TASK TO COMPLETE =>
The result should be the lines from the one holding "Sad hispanic girl sitting in a corner" to the end of the records below, repeated exactly. No pictures.

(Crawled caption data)
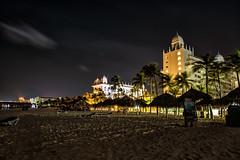 Palm Beach evening (mystero233) Tags: beach palmbeach palm palmtrees aruba onehappyisland island riu hotel hotels sunshade sand bar night evening longexposure windy light outdoor sky dark dawn caribbean holiday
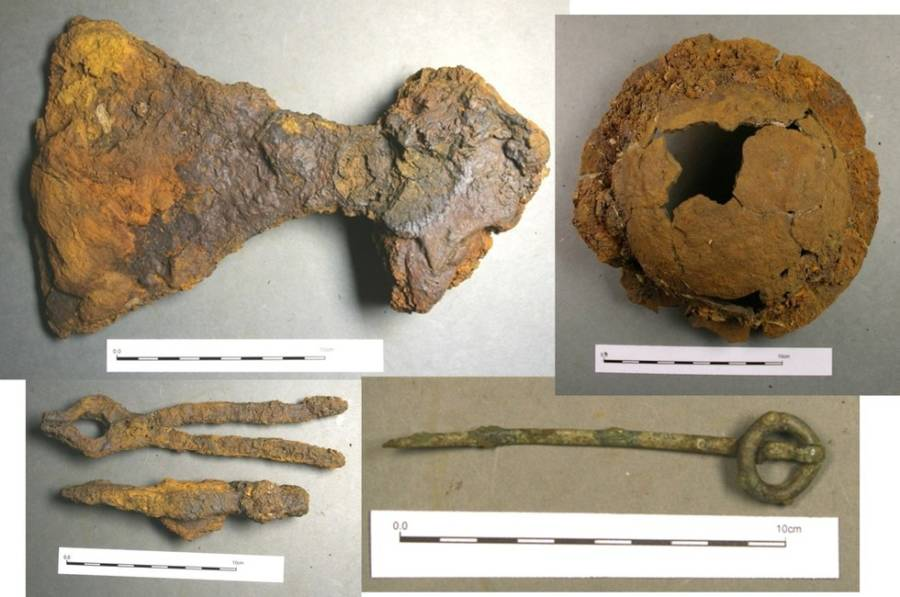 Clockwise from the top left: broad-bladed axe, shield boss, ringed pin, and hammer and tongs.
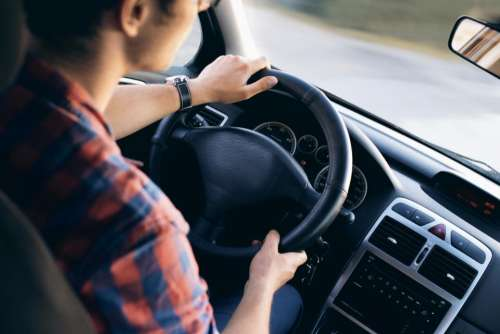 people man guy dashboard steering wheel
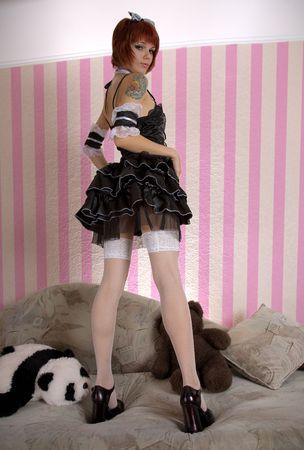 lolita: Attractive girl dressed like Gothic Lolita in funny interior  Stock Photo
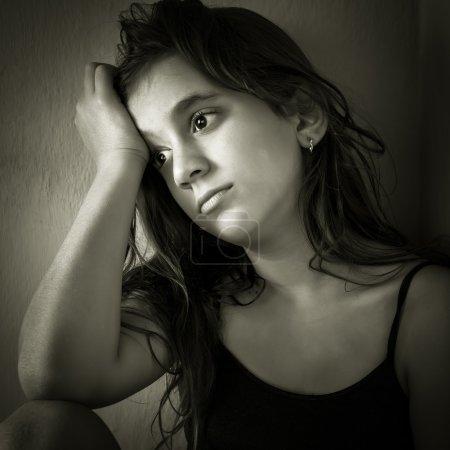 Sad hispanic girl sitting in a corner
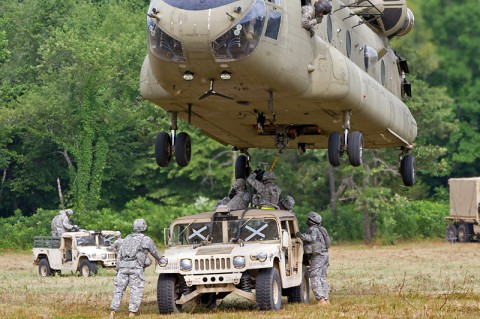 Soldiers from the 372nd Inland Cargo Transfer Company, 129th Combat Sustainment Support Battalion, 101st Sustainment Brigade, 101st Airborne Division (Air Assault), prepare to attach a Humvee to a CH-47 Chinook helicopter June 26, 2014, at Fort Campbell, Ky. The Soldiers participated in a two-day training exercise, which further developed the company's competency at providing logistical support through sling loads. (Sgt. Leejay Lockhart, 101st Sustainment Brigade Public Affairs)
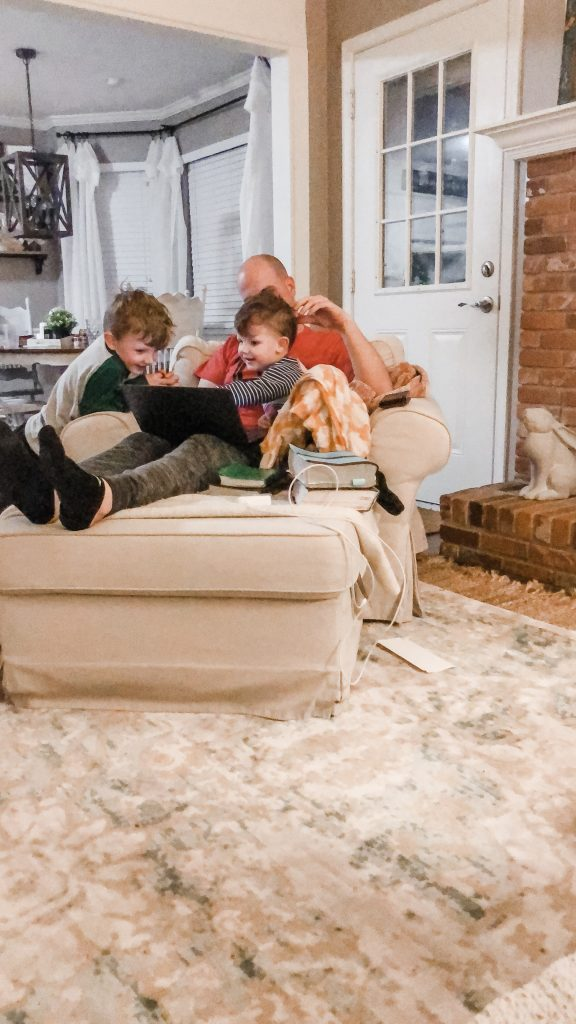 Two boys sitting with dad in large chair for fun devotions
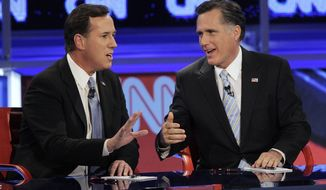Former Massachusetts Gov. Mitt Romney (right) and former Pennsylvania Sen. Rick Santorum argue a point Feb. 22, 2012, during a Republican presidential debate in Mesa, Ariz. (Associated Press)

EXERCISE OUTPUT =>
 Sad hispanic girl sitting in a corner
 Soldiers from the 372nd Inland Cargo Transfer Company, 129th Combat Sustainment Support Battalion, 101st Sustainment Brigade, 101st Airborne Division (Air Assault), prepare to attach a Humvee to a CH-47 Chinook helicopter June 26, 2014, at Fort Campbell, Ky. The Soldiers participated in a two-day training exercise, which further developed the company's competency at providing logistical support through sling loads. (Sgt. Leejay Lockhart, 101st Sustainment Brigade Public Affairs)
 Two boys sitting with dad in large chair for fun devotions
Former Massachusetts Gov. Mitt Romney (right) and former Pennsylvania Sen. Rick Santorum argue a point Feb. 22, 2012, during a Republican presidential debate in Mesa, Ariz. (Associated Press)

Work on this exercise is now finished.